Stored data entries:
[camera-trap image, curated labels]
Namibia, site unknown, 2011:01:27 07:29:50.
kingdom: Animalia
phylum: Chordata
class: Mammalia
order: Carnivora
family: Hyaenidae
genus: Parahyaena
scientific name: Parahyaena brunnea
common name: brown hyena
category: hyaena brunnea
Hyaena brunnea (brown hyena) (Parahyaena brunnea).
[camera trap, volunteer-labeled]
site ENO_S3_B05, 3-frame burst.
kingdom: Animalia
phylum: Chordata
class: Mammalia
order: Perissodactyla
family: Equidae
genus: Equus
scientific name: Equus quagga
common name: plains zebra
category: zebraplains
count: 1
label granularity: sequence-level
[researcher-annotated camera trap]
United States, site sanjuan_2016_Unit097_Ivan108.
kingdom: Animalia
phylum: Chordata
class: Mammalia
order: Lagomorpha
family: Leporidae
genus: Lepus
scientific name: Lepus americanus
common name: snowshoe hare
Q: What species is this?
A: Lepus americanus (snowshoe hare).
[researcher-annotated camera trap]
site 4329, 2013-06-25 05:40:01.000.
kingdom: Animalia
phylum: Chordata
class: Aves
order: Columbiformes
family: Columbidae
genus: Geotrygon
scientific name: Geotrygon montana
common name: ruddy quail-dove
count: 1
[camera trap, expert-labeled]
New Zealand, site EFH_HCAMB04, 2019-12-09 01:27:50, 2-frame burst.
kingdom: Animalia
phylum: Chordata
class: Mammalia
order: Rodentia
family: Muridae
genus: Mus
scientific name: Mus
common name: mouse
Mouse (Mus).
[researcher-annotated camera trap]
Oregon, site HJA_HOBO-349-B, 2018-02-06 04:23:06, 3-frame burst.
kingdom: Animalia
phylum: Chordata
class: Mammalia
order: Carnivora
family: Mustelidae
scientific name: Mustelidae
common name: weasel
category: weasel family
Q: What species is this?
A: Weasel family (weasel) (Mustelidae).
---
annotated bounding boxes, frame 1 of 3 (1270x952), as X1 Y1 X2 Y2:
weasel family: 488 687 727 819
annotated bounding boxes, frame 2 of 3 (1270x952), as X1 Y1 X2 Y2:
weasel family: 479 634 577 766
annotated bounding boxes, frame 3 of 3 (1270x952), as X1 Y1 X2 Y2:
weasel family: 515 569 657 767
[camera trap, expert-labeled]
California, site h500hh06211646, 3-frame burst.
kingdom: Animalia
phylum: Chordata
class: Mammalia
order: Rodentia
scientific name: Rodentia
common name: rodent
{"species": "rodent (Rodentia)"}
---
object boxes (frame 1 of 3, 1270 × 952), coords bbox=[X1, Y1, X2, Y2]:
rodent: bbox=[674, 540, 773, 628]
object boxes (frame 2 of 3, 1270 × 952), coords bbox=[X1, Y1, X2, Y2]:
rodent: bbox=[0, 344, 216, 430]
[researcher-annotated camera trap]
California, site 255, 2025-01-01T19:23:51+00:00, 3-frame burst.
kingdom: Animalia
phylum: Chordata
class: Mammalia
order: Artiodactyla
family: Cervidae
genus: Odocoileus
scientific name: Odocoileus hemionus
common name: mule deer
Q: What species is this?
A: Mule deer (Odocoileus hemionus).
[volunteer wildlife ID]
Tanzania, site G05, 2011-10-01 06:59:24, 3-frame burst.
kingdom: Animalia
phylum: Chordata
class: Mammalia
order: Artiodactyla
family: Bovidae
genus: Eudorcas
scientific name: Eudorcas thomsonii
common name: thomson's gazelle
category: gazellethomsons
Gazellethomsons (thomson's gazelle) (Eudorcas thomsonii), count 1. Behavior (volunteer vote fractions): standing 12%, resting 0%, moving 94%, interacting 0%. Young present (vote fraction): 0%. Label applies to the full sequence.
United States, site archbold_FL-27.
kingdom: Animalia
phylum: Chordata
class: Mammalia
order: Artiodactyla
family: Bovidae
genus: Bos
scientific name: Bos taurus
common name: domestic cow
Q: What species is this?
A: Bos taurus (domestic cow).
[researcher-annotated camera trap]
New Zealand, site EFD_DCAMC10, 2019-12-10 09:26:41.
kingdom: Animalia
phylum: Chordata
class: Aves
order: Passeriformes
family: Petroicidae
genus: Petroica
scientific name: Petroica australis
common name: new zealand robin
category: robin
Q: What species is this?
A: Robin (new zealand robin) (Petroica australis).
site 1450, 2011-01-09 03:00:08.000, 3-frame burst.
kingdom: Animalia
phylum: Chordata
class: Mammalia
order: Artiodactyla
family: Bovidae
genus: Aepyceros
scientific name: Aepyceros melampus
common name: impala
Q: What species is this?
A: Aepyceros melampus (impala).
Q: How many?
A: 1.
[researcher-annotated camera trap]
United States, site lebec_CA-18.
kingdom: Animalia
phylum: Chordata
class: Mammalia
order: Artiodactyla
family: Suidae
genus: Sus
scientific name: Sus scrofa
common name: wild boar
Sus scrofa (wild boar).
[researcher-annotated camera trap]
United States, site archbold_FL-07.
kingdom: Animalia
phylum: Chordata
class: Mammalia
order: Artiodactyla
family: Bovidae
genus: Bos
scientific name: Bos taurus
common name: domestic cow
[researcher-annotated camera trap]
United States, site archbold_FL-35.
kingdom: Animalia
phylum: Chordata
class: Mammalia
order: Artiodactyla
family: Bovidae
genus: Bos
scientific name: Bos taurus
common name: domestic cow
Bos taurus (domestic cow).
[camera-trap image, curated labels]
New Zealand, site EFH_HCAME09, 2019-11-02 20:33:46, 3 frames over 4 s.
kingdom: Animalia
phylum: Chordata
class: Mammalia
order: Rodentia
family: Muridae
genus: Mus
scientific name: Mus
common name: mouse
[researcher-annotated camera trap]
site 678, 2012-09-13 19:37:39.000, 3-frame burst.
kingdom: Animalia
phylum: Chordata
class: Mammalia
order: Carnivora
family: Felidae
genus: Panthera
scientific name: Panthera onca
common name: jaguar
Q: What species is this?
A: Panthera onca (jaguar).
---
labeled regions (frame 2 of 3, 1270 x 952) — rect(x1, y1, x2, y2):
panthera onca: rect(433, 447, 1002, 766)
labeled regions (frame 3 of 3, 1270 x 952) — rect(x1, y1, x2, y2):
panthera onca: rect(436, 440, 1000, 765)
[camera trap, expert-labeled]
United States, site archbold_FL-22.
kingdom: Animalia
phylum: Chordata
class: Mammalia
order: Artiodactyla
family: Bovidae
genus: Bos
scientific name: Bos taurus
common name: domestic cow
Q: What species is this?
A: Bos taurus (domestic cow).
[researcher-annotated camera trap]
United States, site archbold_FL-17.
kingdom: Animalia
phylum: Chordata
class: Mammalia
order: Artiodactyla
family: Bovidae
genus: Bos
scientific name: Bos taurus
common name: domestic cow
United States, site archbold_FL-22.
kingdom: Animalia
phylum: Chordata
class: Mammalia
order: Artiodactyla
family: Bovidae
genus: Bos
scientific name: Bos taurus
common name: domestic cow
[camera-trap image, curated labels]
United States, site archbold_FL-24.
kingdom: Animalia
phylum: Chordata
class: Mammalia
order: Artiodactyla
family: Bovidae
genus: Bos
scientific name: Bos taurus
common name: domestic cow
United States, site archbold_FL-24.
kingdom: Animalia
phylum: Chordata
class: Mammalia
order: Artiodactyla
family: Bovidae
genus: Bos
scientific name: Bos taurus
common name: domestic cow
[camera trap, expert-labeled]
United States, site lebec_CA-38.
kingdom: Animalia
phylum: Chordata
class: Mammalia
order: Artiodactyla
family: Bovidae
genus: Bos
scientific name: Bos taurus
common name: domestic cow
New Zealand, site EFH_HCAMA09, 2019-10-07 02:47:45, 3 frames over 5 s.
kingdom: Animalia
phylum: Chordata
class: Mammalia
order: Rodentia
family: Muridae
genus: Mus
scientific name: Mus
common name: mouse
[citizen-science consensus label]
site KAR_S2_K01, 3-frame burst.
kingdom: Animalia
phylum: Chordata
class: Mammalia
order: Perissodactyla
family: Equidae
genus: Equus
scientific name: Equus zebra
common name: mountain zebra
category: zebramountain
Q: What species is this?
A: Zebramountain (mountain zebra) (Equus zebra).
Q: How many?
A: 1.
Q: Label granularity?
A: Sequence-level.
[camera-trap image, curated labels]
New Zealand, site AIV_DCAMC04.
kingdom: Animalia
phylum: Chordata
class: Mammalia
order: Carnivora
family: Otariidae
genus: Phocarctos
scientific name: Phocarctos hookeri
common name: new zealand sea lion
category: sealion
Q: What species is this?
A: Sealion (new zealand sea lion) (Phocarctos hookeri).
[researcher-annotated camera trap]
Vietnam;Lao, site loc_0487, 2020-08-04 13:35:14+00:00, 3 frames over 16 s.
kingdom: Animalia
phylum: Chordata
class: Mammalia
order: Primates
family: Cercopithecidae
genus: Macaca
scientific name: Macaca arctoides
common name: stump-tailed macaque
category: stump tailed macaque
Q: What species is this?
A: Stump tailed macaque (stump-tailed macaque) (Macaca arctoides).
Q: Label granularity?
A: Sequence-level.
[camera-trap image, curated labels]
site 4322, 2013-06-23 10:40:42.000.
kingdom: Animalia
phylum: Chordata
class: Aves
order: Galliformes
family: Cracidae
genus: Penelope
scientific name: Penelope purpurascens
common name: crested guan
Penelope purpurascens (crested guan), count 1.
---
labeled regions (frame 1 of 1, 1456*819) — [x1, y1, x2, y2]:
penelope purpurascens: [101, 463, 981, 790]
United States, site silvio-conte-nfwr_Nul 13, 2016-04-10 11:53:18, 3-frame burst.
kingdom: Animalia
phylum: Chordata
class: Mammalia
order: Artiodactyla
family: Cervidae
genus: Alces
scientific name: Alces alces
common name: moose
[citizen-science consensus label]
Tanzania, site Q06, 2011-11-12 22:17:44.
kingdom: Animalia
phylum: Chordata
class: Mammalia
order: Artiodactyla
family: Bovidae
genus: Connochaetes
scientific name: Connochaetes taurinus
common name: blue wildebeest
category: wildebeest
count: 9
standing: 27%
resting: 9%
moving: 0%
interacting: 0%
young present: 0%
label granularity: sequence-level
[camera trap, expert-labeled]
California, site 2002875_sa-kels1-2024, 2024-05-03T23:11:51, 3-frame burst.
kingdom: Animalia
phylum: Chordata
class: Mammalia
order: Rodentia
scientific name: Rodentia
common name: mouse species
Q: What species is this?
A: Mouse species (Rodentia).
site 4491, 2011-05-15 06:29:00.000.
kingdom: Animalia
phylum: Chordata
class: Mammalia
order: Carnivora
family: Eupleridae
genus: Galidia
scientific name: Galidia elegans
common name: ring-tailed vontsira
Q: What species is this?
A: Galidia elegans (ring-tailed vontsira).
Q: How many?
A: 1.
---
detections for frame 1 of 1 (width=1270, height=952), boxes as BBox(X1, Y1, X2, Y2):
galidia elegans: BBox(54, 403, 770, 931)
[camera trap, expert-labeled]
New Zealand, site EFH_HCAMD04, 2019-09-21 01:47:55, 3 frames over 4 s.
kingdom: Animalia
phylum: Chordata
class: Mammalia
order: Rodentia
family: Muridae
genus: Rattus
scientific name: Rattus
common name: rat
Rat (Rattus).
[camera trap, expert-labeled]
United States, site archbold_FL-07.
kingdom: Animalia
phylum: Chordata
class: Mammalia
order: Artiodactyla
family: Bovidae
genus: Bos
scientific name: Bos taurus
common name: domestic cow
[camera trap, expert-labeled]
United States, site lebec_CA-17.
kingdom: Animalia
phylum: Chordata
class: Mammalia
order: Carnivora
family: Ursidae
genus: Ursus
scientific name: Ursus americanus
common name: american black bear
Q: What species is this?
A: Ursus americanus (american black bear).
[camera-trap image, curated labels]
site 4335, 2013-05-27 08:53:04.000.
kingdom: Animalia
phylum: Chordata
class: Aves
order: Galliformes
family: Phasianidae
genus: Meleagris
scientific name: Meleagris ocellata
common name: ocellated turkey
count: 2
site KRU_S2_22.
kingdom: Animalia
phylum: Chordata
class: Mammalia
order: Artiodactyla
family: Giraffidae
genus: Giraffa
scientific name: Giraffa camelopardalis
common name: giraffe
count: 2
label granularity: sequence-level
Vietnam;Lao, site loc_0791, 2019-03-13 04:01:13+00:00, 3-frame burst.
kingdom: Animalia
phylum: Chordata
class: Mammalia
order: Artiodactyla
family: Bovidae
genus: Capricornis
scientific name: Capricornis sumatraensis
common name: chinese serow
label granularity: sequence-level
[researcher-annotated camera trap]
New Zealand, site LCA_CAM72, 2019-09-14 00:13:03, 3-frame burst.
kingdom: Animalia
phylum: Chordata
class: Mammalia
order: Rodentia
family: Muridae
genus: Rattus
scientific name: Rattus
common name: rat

Required action:
Only the lines from the top of the data through the line that contains "scientific name: Mustelidae" should be quoted, exactly as they stand.

Written answer:
[camera-trap image, curated labels]
Namibia, site unknown, 2011:01:27 07:29:50.
kingdom: Animalia
phylum: Chordata
class: Mammalia
order: Carnivora
family: Hyaenidae
genus: Parahyaena
scientific name: Parahyaena brunnea
common name: brown hyena
category: hyaena brunnea
Hyaena brunnea (brown hyena) (Parahyaena brunnea).
[camera trap, volunteer-labeled]
site ENO_S3_B05, 3-frame burst.
kingdom: Animalia
phylum: Chordata
class: Mammalia
order: Perissodactyla
family: Equidae
genus: Equus
scientific name: Equus quagga
common name: plains zebra
category: zebraplains
count: 1
label granularity: sequence-level
[researcher-annotated camera trap]
United States, site sanjuan_2016_Unit097_Ivan108.
kingdom: Animalia
phylum: Chordata
class: Mammalia
order: Lagomorpha
family: Leporidae
genus: Lepus
scientific name: Lepus americanus
common name: snowshoe hare
Q: What species is this?
A: Lepus americanus (snowshoe hare).
[researcher-annotated camera trap]
site 4329, 2013-06-25 05:40:01.000.
kingdom: Animalia
phylum: Chordata
class: Aves
order: Columbiformes
family: Columbidae
genus: Geotrygon
scientific name: Geotrygon montana
common name: ruddy quail-dove
count: 1
[camera trap, expert-labeled]
New Zealand, site EFH_HCAMB04, 2019-12-09 01:27:50, 2-frame burst.
kingdom: Animalia
phylum: Chordata
class: Mammalia
order: Rodentia
family: Muridae
genus: Mus
scientific name: Mus
common name: mouse
Mouse (Mus).
[researcher-annotated camera trap]
Oregon, site HJA_HOBO-349-B, 2018-02-06 04:23:06, 3-frame burst.
kingdom: Animalia
phylum: Chordata
class: Mammalia
order: Carnivora
family: Mustelidae
scientific name: Mustelidae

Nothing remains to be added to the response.